**TEXT SHOWN:**
--

In its decision (FAD #1) for complaint #1 (Agency No. 09-00167-02270, EEOC Appeal No. 0120113936), dated June 20, 2011 and mailed on June 27, 2011, the Agency found that for claim 1, in February 2009, the Agency initiated a personnel action to fill a temporary, not to exceed 5 years, ND-5 Engineer position. Complainant applied, and was on the certificate as one of 13 competitive candidates, but was not interviewed or selected. For claim 2, in December 2008, the Agency initiated a personnel action to fill an ND-5 Engineer position, Complainant applied, was on the certificate as one of 15 competitive candidates, was interviewed by the selection panel, but was not selected. For claim 3, in November 2008, the Agency initiated a personnel action to fill an ND-5 Engineer position, Complainant applied, was on the certificate as one of 11 competitive candidates, but was not interviewed or selected. In order to be selected for each of the three positions, a selectee had to have the ability to receive and maintain a Secret clearance (at a minimum).

The Agency decision assumed that Complainant had established his prima facie cases on all alleged bases. It found that it had articulated legitimate, nondiscriminatory reasons for not selecting Complainant for each position. In claim 1, the selecting official stated that Complainant did not meet the basic requirement of the position because his security clearance had been suspended on February 20, 2009. He also maintained that the selectee was the best qualified candidate for the position, and had been unanimously recommended for the position. In claim 2, the selecting official stated that Complainant was interviewed, but that he did not provide experience relevant to the job, and the selectee was better qualified for the position. In claim 3, the selecting official stated that Complainant was not among the highest-qualified individuals to be interviewed, and that the selectee was chosen by the interview panel as the best candidate for the position. The Agency concluded that Complainant had not shown the Agency's reasons to be pretext for discrimination on any of his alleged bases, and had not demonstrated that he was so plainly superior to the selectees as to require a finding of discrimination.

In its decision (FAD #2) for complaint #2 (Agency No. 09-00167-03608, EEOC Appeal No. 0120113931), dated July 5, 2011 and mailed on July 28, 2011, the Agency found that in February 2009, Complainant's access to classified information and his assignment to a sensitive position were indefinitely suspended, pending adjudication by DONCAF1; on March 31, 2010, Complainant was removed from federal employment. In claim 1, in June 2009, the Agency initiated a personnel action to fill an ND-5 Program Manager position. Complainant applied and was on the certificate as the only competitive candidate, along with one non-competitive candidate. The position required the ability to receive and maintain Top Secret clearance. Complainant was not selected. In claim 2, in July 2009, the Agency initiated a personnel action to fill a temporary, not to exceed 5 years, ND-5 Program Manager position. Complainant was on the certificate for the position at issue as one of 7 competitive candidates. This position also required the ability to receive and maintain Top Secret clearance. Complainant was not selected.

--

**GIVEN DATA:**
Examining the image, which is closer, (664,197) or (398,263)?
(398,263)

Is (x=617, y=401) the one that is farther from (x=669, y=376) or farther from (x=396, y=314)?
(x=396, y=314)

--

**WHAT THIS EXERCISE ASKS:**
• 1. Translate this sentence from the text about the Agency's non-selection decisions into Spanish: "The position required the ability to receive and maintain Top Secret clearance."
• 2. Carry on the text about the Agency's non-selection decisions from the point where it stops.

**SOLVED TASKS:**
• 1. El puesto requería la capacidad de obtener y mantener una autorización de seguridad de nivel Alto Secreto.

• 2.
The Agency decision assumed that Complainant had established his prima facie cases on all alleged bases. It found that it had articulated legitimate, nondiscriminatory reasons for not selecting Complainant for each position. In claim 1, the selecting official maintained that the best candidate for the position had been selected. He noted that the selectee had extensive experience in the specialized area, whereas Complainant's area of expertise was in a different technical specialization. Additionally, Complainant's security clearance had been suspended at the time of the selection. In claim 2, the selecting official stated that Complainant was not a viable candidate for the position because his security clearance had been suspended, and his resume had been scored relatively low during the initial screening of the applicants. Based on those factors, Complainant was not interviewed and the selectee was chosen as the best candidate. The Agency concluded that Complainant had not shown the Agency's reasons to be pretext for discrimination on any of his alleged bases, and had not demonstrated that he was so plainly superior to the selectees as to require a finding of discrimination.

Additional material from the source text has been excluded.